◆ **What the task requires**
Copy out the full abstract on rnc operon regulation in Escherichia coli word for word.

◆ **Excerpt provided**

----------

Abstract

Escherichia coli rnc-era-recO operon (rnc operon) expression is negatively autoregulated at the level of message stability by ribonuclease III (RNase III), which is encoded by the rnc gene. RNase III, a double-stranded RNA-specific endoribonuclease involved in rRNA and mRNA processing and degradation, cleaves a stemloop structure in the 5' untranslated leader, initiating rapid decay of the rnc operon mRNA. Here, we examine rnc operon expression and regulation in greater detail. Northern, primer extension, and lacZ fusion analyses show that a single promoter (rncP) specifies two principal mRNAs: the 1.9 kb rnc-era transcript and the less-abundant 3.7 kb RNA encoding rnc-era-recO and the downstream pdxJ and acpS genes. A 1.3 kb pdxJ-acpS RNA is transcribed from a promoter (pdxP) located within recO. About 70% of pdxJ transcription depends on transcription from rncP. Both promoters were characterized genetically. RNase III reduces 1.9 kb and 3.7 kb transcript levels and stability, and corresponding effects are seen with genetic fusions. These detailed studies enabled us to show that the first 378 nucleotides of the rnc transcript comprise a portable RNA stability element (rncO) that contains all of the cis-acting elements required for RNase III-initiated decay of the rnc mRNA as well as the heterologous lacZ transcript. Moreover, mutations in rncO that block RNase III cleavage also block control, showing that RNase III initiates mRNA decay by cleaving at a single site.

----------

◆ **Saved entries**
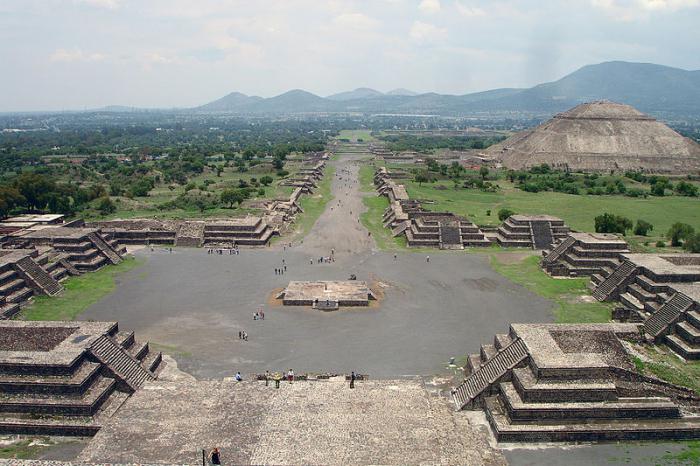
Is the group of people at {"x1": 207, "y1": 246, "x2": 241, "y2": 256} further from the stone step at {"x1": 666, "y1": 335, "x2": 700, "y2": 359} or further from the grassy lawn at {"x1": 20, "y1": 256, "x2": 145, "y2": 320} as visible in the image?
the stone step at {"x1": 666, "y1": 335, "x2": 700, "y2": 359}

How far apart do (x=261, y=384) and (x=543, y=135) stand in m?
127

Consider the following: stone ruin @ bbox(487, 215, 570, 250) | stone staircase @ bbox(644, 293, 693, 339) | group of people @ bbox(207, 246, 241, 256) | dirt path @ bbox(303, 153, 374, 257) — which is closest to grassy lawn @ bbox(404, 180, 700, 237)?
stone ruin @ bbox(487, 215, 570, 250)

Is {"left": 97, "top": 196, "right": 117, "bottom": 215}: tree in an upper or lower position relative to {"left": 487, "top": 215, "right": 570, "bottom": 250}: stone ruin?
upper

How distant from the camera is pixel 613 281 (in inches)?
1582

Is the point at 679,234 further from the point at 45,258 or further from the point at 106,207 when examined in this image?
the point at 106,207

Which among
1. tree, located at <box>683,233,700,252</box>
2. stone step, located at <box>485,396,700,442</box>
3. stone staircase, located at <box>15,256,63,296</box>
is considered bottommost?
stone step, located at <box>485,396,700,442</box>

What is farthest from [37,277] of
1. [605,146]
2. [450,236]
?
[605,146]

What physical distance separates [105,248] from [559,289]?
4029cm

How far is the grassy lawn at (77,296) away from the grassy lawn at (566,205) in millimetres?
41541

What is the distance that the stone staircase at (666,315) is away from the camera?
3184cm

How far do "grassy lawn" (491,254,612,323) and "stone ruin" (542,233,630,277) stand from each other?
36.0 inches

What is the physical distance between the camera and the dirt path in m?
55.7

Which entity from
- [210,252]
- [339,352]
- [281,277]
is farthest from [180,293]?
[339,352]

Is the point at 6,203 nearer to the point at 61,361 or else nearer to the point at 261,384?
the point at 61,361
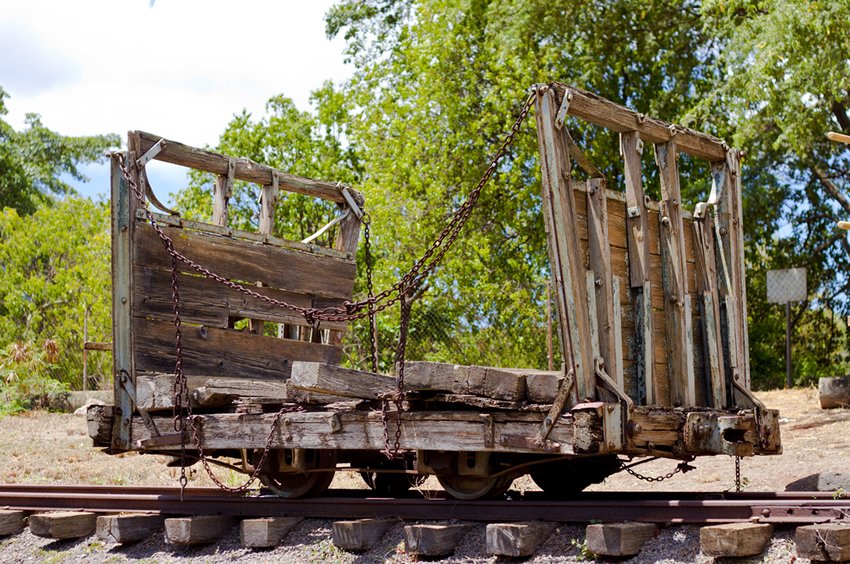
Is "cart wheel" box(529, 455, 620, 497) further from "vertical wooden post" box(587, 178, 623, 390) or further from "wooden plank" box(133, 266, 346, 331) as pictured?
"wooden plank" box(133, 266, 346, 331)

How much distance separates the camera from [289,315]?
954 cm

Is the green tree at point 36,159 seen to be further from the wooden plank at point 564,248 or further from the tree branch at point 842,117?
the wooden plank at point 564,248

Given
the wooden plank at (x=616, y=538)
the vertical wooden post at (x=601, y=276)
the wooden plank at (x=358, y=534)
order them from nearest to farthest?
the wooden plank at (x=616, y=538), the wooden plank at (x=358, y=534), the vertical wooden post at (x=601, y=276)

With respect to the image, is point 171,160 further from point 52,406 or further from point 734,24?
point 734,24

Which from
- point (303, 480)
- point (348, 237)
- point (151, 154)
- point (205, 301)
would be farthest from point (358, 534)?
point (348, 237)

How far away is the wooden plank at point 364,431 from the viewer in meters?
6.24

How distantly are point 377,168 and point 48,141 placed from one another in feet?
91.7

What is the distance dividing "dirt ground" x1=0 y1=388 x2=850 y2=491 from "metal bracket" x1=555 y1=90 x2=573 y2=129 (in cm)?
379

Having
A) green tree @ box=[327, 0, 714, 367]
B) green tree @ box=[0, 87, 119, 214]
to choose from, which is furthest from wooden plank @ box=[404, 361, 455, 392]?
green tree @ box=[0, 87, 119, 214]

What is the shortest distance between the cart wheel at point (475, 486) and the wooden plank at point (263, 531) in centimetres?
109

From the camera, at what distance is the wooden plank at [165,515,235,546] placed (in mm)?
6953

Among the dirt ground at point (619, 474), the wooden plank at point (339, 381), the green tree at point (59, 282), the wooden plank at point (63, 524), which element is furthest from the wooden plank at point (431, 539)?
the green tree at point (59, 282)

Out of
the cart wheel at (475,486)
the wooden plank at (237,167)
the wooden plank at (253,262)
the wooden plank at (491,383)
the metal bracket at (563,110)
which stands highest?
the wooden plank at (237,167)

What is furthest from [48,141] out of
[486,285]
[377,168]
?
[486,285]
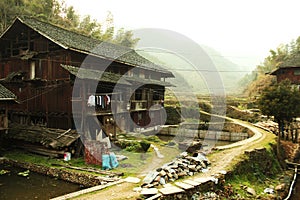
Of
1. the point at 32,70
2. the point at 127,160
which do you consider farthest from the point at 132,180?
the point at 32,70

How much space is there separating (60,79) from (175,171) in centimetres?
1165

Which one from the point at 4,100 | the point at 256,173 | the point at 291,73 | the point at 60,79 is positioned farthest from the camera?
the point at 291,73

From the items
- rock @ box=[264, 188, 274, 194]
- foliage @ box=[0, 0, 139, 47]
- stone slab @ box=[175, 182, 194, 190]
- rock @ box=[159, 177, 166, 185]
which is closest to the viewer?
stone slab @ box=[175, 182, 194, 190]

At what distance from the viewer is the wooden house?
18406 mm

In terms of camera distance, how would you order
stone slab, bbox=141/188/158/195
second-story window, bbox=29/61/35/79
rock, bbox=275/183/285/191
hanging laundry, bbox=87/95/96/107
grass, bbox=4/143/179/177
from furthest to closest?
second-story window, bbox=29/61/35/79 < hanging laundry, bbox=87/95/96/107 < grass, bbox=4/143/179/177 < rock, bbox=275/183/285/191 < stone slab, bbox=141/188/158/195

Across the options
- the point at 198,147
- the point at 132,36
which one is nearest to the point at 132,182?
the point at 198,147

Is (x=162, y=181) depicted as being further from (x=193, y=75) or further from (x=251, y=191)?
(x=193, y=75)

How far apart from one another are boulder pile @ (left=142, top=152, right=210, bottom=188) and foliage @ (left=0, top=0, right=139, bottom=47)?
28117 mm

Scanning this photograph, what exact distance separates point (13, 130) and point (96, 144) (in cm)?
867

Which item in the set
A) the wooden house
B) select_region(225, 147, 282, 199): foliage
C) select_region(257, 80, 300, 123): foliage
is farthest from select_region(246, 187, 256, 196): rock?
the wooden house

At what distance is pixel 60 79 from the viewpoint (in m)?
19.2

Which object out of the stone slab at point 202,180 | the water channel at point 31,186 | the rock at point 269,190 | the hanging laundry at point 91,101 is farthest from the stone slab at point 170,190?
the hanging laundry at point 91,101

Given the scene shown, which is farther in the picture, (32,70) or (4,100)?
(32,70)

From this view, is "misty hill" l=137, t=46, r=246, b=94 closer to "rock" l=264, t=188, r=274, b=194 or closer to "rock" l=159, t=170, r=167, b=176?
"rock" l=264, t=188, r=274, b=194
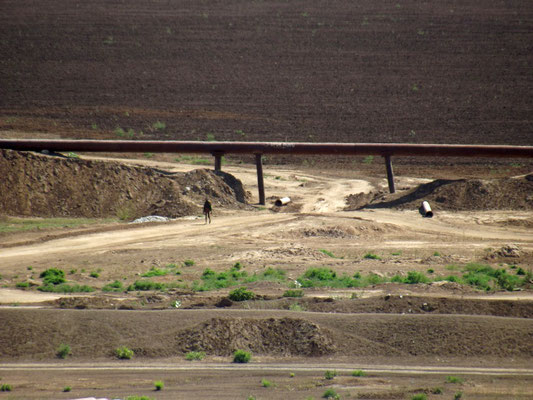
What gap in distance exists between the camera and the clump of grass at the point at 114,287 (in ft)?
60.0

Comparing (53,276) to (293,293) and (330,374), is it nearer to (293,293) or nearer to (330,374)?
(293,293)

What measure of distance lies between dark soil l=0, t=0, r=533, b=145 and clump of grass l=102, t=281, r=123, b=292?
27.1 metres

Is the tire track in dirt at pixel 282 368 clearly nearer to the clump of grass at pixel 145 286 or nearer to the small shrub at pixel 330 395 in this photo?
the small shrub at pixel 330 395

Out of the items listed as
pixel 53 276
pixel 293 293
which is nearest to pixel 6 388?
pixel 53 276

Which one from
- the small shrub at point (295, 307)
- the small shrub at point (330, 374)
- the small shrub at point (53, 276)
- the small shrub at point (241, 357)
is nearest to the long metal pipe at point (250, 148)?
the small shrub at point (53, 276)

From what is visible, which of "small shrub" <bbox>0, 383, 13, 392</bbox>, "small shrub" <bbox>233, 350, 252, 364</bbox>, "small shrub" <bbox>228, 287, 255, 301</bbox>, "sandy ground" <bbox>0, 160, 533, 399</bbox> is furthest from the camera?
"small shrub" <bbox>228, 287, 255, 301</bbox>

----------

◆ **Exercise result**
Abstract

Escherichia coli rnc-era-recO operon (rnc operon) expression is negatively autoregulated at the level of message stability by ribonuclease III (RNase III), which is encoded by the rnc gene. RNase III, a double-stranded RNA-specific endoribonuclease involved in rRNA and mRNA processing and degradation, cleaves a stemloop structure in the 5' untranslated leader, initiating rapid decay of the rnc operon mRNA. Here, we examine rnc operon expression and regulation in greater detail. Northern, primer extension, and lacZ fusion analyses show that a single promoter (rncP) specifies two principal mRNAs: the 1.9 kb rnc-era transcript and the less-abundant 3.7 kb RNA encoding rnc-era-recO and the downstream pdxJ and acpS genes. A 1.3 kb pdxJ-acpS RNA is transcribed from a promoter (pdxP) located within recO. About 70% of pdxJ transcription depends on transcription from rncP. Both promoters were characterized genetically. RNase III reduces 1.9 kb and 3.7 kb transcript levels and stability, and corresponding effects are seen with genetic fusions. These detailed studies enabled us to show that the first 378 nucleotides of the rnc transcript comprise a portable RNA stability element (rncO) that contains all of the cis-acting elements required for RNase III-initiated decay of the rnc mRNA as well as the heterologous lacZ transcript. Moreover, mutations in rncO that block RNase III cleavage also block control, showing that RNase III initiates mRNA decay by cleaving at a single site.